Look for the line with "Ronaldo otellerini ücretsiz" in the entries below, then extract that line and all lines after it exactly, with pictures left out.

Short text fragments from websites
══════
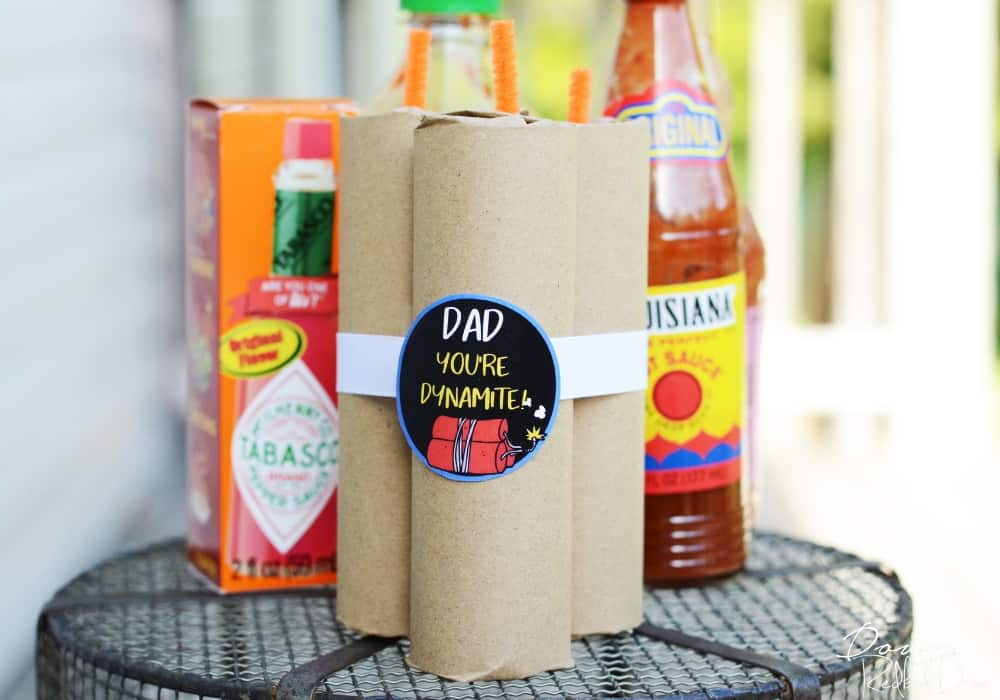 Father's Day Hot Sauce Gift DIY by downredbuddrive.com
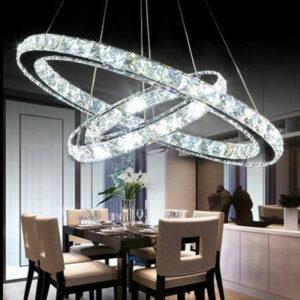 Moderna lámpara colgante de cristal 36W-2 luces LED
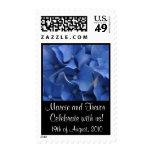 Blue Hydrangea Wedding Stamp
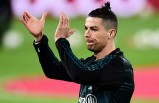 Ronaldo otellerini ücretsiz hastaneye dönüştürecek, doktorlara maaş ödeyecek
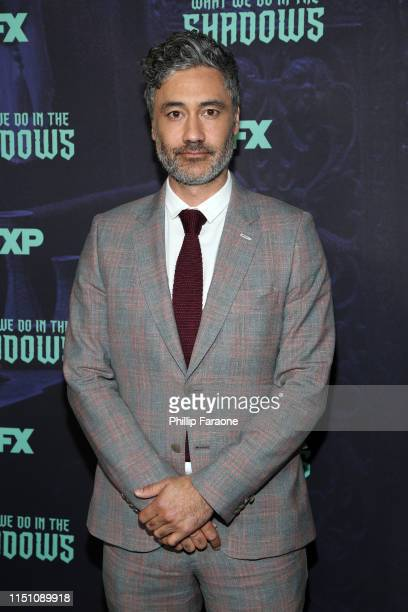 Taika Waititi attends the FYC event of FX's What We Do In The Shadows at Avalon Hollywood on May 22 2019 in Los Angeles California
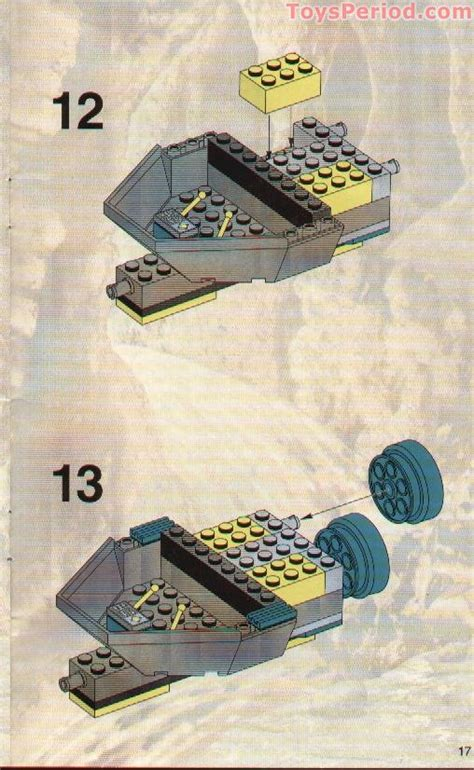 Lego Part Trans Rock 1 X 1 5 Point lego 4940 granite grinder set parts inventory and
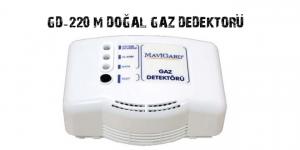 GD-220M Doğalgaz dedektörü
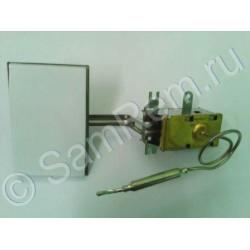 Воздушная заслонка для холодильников Ariston, Indesit C00859984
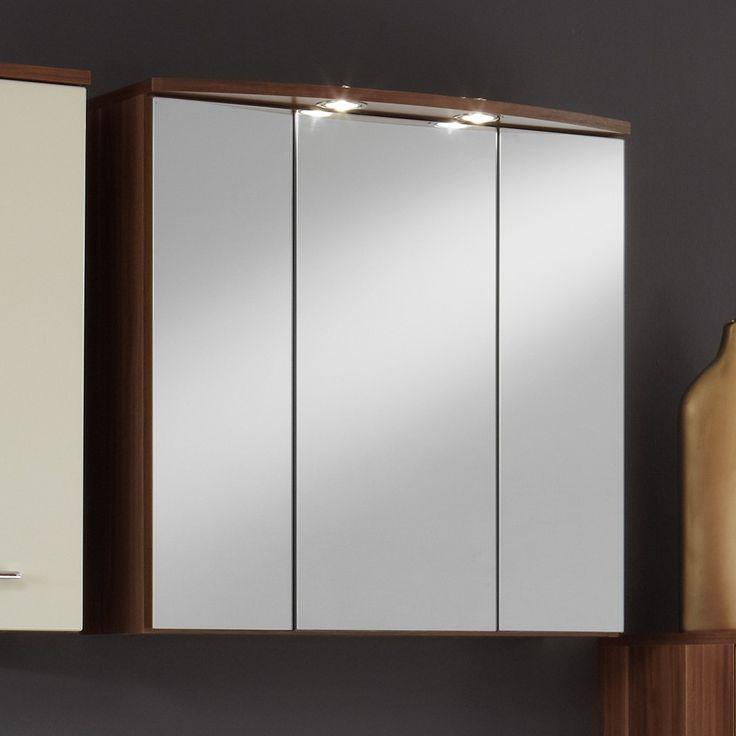 1000+ ideas about badezimmer spiegelschrank on pinterest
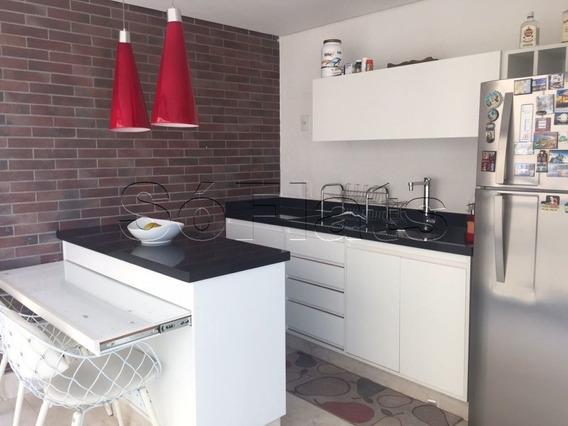 Flat Na Vila Olímpia Para Comercialização - Sf25575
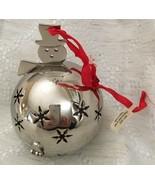 Crate and Barrel Potpourri Snowman Ornament Ball Sachet Ornament - $16.99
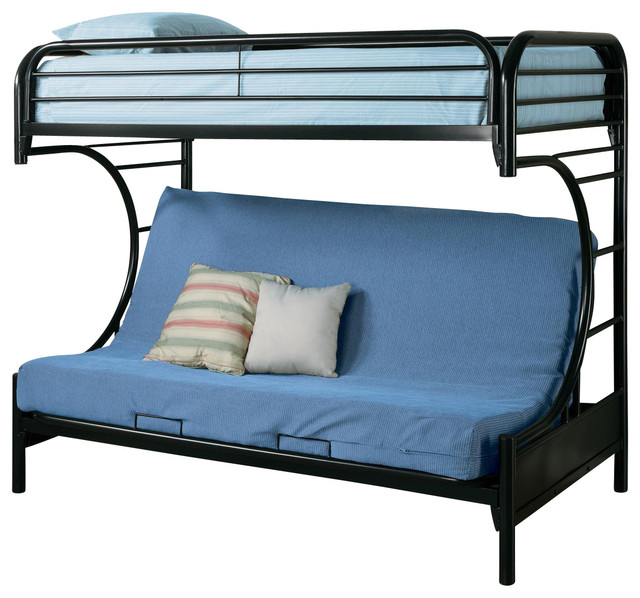 Fordham Metal Twin Over Full Futon Bunk Bed With Rounded Edges Black Contemporary Futons
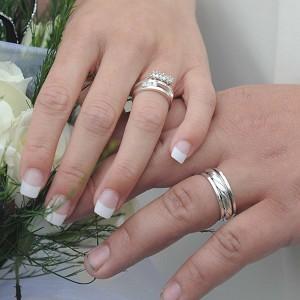 alyans evlilik y%C3%BCz%C3%BC%C4%9F%C3%BC Evlilik Yüzüğü Modelleri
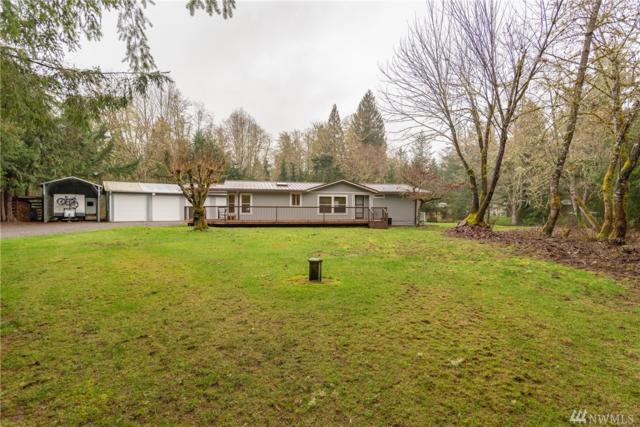 104 River Lane, Toledo, WA 98591 (#1408317) :: Homes on the Sound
══════
• Completed exercise
 Ronaldo otellerini ücretsiz hastaneye dönüştürecek, doktorlara maaş ödeyecek
 Taika Waititi attends the FYC event of FX's What We Do In The Shadows at Avalon Hollywood on May 22 2019 in Los Angeles California
 Lego Part Trans Rock 1 X 1 5 Point lego 4940 granite grinder set parts inventory and
 GD-220M Doğalgaz dedektörü
 Воздушная заслонка для холодильников Ariston, Indesit C00859984
 1000+ ideas about badezimmer spiegelschrank on pinterest
 Flat Na Vila Olímpia Para Comercialização - Sf25575
 Crate and Barrel Potpourri Snowman Ornament Ball Sachet Ornament - $16.99
 Fordham Metal Twin Over Full Futon Bunk Bed With Rounded Edges Black Contemporary Futons
 alyans evlilik y%C3%BCz%C3%BC%C4%9F%C3%BC Evlilik Yüzüğü Modelleri
 104 River Lane, Toledo, WA 98591 (#1408317) :: Homes on the Sound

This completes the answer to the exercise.